Drei Brunnenbohrungen

Der Bahnhof sei „ein Wasserschloss“, sagte Wolter. Er stehe im Grundwasser. Das Fundament sei durch den ständigen und starken Wassereintritt beschädigt worden. „Das Ausmaß haben wir erst mit der Freilegung der Baustelle entdeckt“, sagte Wolter. Es habe auch ein Gutachten gegeben, doch selbst der Hydrologe habe die Wassermassen unterschätzt.

Hinzu kommt ein weiteres Problem, für das die Deutsche Bahn sorgte. Das Wasser, das sich in den Gleisbetten sammelt, wird hinter eine Schwergewichtswand geleitet – in Richtung des Bahnhofs. So drückt bei Regen Wasser gegen das Gebäude – „das führt zu fontänenartigem Austreten“, sagt Wolter. Dazu käme noch normales Schmelzwasser.

Und weil Grundwasser dem Grundwasser zugeführt werden muss, wird die Flüssigkeit nun hinter dem Gebäude abgefangen und vorne wieder eingeleitet – ein Versuch, das Wasser um das Gebäude herum zu leiten. Es werden auch drei Brunnen gebohrt, um das Wasser gezielt abzuleiten.

Beim Fürstenbahnhof sieht es ähnlich aus. Dort fanden die Arbeiter sogar eine eigene Quelle. Diese sei nun eingefasst und kanalisiert, das Wasser werde ins Abwasser geleitet, so Korwisi. „Wir werden beim Fürstenbahnhof ähnliche Probleme haben“, prophezeit Wolter. „Das ist kein Quell der Freude.“

Rohbau nahezu fertig

Laut Geschäftsführer denke man darüber nach, die Bahn auf Schadensersatz zu verklagen, da bei Vertragsabschluss nicht bekannt gewesen sei, dass die Bahn ihr Regenwasser auf die beschriebene Art umleite.

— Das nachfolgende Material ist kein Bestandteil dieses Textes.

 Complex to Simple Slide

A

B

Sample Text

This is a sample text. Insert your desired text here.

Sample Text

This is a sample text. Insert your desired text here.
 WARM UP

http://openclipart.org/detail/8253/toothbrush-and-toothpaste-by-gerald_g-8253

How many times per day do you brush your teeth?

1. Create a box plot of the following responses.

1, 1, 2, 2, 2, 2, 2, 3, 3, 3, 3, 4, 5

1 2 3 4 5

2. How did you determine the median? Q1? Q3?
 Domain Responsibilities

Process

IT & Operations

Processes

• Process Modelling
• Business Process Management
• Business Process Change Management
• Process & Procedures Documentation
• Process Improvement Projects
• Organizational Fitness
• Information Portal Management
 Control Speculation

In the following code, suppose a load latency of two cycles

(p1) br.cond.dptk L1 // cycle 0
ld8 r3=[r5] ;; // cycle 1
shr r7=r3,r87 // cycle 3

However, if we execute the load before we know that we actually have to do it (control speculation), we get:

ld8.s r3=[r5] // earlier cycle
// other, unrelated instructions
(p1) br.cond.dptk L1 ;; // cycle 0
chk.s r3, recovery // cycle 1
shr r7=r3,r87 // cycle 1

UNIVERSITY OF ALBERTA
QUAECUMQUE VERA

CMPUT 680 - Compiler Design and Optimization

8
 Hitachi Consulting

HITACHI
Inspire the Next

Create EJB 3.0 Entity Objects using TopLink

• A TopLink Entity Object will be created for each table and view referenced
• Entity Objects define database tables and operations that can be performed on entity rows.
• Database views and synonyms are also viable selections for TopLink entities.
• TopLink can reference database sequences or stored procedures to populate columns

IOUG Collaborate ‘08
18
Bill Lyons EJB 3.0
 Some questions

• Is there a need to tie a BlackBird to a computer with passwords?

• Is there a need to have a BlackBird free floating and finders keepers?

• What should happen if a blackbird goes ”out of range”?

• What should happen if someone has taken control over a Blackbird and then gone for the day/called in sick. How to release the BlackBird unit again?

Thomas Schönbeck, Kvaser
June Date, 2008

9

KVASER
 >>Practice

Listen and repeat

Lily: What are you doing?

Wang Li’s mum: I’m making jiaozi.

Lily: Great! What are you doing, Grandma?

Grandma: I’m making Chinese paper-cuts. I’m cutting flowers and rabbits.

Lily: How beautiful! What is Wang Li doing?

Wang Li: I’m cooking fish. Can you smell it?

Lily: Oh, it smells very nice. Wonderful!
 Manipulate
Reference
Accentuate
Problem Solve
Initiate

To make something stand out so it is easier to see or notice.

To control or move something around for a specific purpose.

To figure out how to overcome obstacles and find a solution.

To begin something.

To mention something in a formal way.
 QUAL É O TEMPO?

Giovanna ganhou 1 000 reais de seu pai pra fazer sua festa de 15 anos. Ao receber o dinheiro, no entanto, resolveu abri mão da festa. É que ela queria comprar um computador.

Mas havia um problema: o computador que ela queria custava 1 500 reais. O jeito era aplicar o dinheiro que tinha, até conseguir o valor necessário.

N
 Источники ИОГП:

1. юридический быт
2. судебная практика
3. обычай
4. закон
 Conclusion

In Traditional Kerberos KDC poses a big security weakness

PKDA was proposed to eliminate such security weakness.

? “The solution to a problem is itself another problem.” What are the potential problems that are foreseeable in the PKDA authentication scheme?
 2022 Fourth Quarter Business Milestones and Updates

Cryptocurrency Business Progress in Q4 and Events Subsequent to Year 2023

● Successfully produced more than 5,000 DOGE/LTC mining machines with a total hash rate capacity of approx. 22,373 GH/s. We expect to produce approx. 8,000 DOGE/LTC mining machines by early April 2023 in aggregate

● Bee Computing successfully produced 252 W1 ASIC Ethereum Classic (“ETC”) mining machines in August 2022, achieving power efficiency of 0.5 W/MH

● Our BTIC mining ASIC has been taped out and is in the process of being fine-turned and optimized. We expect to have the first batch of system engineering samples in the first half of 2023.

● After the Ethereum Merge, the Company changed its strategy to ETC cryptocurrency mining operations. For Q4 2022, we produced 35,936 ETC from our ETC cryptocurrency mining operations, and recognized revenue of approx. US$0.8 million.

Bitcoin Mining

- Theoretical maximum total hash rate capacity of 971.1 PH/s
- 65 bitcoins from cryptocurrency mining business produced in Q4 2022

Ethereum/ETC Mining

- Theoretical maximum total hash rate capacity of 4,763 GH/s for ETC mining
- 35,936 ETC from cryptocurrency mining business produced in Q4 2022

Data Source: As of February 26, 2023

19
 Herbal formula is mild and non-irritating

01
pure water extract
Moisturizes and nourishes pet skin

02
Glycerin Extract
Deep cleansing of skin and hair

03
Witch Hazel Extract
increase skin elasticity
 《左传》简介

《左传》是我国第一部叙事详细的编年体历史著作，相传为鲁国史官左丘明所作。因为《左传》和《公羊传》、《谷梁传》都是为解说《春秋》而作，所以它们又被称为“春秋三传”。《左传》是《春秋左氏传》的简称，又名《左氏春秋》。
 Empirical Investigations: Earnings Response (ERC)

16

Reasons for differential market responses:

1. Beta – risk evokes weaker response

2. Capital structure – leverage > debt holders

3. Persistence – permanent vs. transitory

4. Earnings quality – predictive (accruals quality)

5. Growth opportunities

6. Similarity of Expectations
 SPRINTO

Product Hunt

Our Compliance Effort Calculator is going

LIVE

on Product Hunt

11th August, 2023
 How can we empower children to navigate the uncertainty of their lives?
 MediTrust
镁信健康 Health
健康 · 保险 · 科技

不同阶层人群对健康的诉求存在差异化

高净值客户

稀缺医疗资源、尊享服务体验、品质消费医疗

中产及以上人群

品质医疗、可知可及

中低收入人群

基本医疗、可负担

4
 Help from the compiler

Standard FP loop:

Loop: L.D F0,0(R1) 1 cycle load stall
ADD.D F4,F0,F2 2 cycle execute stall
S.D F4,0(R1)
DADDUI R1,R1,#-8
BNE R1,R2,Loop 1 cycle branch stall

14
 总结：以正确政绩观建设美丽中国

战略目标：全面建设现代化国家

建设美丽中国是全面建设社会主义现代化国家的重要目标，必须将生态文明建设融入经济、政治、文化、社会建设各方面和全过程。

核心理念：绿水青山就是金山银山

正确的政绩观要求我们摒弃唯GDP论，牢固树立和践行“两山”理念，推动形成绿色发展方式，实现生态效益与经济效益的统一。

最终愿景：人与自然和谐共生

Die Klage eines Anwohners, der laut Vertrag Fahr- und Wegerechte auf der Baustelle hatte, kostet inklusive der dadurch verursachten Verzögerungen rund 400.000 Euro. Während die CDU Wolter in die Mangel nahm, wieso man bei den Firmen nicht in die Verträge aufgenommen habe, dass es zu Verzögerungen kommen könne, gab die Koalition der ehemaligen Oberbürgermeisterin Ursula Jungherr (CDU) die Schuld: Sie habe den Vertrag abgeschlossen, aber nicht mitgeteilt, dass es diese Rechte gebe.

Dennoch: Die Arbeit macht Fortschritte, der Rohbau ist nahezu fertig. In die Wände wurde ein Wasserschutz eingebaut. Sind die Bodenarbeiten abgeschlossen, kann der Innenausbau beginnen. Mitte Februar sollen die alten und neuen Bleiglasfenster eingesetzt werden. Im April sollen die neuen Pächter mit der Inneneinrichtung ihrer Flächen beginnen. Geplant ist, den gesamten Kulturbahnhof zum Poesie Literatur Festival Anfang Juni zu eröffnen.